A notoriedade nas mídias sociais levou Eduardo Moreira a palestrar sobre a reforma da Previdência
em março, na Comissão de Direitos Humanos do Senado. No debate, exibido na íntegra pela TV
Senado, o economista disse que a atual proposta de reforma não é feita pensando no bem da
população brasileira. Para Moreira, o déficit acontece pelo fato de o Brasil não ter crescido nos
últimos anos, e não pela falta da reforma da Previdência. Ele disse que, até 2015, o país ainda tinha
superávit na Seguridade Social, mas o dinheiro era praticamente todo gasto com juros de dívidas.
Segundo Moreira, se os fundos tivessem sido guardados, poderiam amortecer a crise, já que
somariam mais de R$ 1 trilhão. “Que país é esse que quando tem sobra [de dinheiro], gasta, e
quanto tem falta, corta?”, questionou o economista na palestra. Bianchini também não vê a reforma
da Previdência como solução final para o déficit. Segundo ele, uma reforma tributária é tão
importante quanto. “Só o corte de despesas não é suficiente. Sem algum aumento de carga
tributária, não sairemos da crise”, diz Bianchini.

Os dois economistas ressaltam pontos negativos da proposta de Bolsonaro. Bianchini cita a


compensação de trabalho da mulher via idade, e não por tempo de contribuição, e a Previdência
para militares, que se aposentam com o último salário, e não com a média. “A reforma de Bolsonaro
é confusa e vai dar muita incerteza jurídica”, prevê. O economista, porém, encontra proposições
razoáveis no projeto, como a criação de uma idade mínima para aposentadoria.

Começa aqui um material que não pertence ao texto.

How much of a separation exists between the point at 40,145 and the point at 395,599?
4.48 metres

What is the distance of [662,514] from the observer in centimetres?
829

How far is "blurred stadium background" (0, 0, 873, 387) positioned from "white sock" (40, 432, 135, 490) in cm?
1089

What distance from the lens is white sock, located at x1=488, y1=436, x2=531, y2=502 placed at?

Moreira é mais incisivo e diz que há muitos problemas graves na proposta de Bolsonaro. Um deles é
a mudança na aposentadoria de trabalhadores rurais. Hoje, eles precisam comprovar 15 anos de
trabalho para se aposentar. Caso a reforma seja aprovada, precisarão contribuir 20 anos inteiros
para o INSS. Para Moreira, eles dificilmente conseguirão comprovar 240 meses de trabalho,
aumentando o êxodo para as cidades e a ampliação das periferias, da criminalidade e da pobreza.
Outro ponto bastante criticado pelo economista é o corte do Benefício de Prestação Continuada
(BPC), pago àqueles que comprovam invalidez ou a idosos com renda per capita familiar inferior a
um quarto de um salário mínimo. “Cortar o BPC significa matar brasileiros”, afirmou o economista
no Senado.

Enquanto ainda existem dúvidas quanto à reforma da Previdência entre a população e os


economistas, o governo continua investindo em maneiras de defender o projeto. Na semana do dia
15 de abril, foi divulgada uma pesquisa conduzida pelo Ministério da Economia com analistas de
mercado, para reunir estimativas do impacto da reforma. A média das respostas aponta para uma
expectativa de crescimento adicional de 1,1 ponto percentual no PIB de 2019, no caso de uma
aprovação integral da proposta de Bolsonaro. O governo segue promovendo a ideia e tentando
acelerar as etapas de tramitação. Mesmo assim, a votação da admissibilidade do projeto foi adiada
diversas vezes. Somente no dia 23 de abril, a Comissão de Constituição e Justiça (CCJ) da Câmara dos
Deputados votou e considerou o projeto constitucional.

As discussões na Câmara entre partidos de oposição, centro e favoráveis ao governo ainda serão
exaustivas. Para Eduardo Moreira, o debate deve ser feito com calma. “Essa proposta afeta 100% da
população brasileira, como podemos ter pressa em aprová-la?”, analisa. Pelo visto, apesar do apoio
de grande parte da imprensa e do ainda pouco utilizado capital político presidencial, a aprovação da
reforma não será feita de forma tranquila.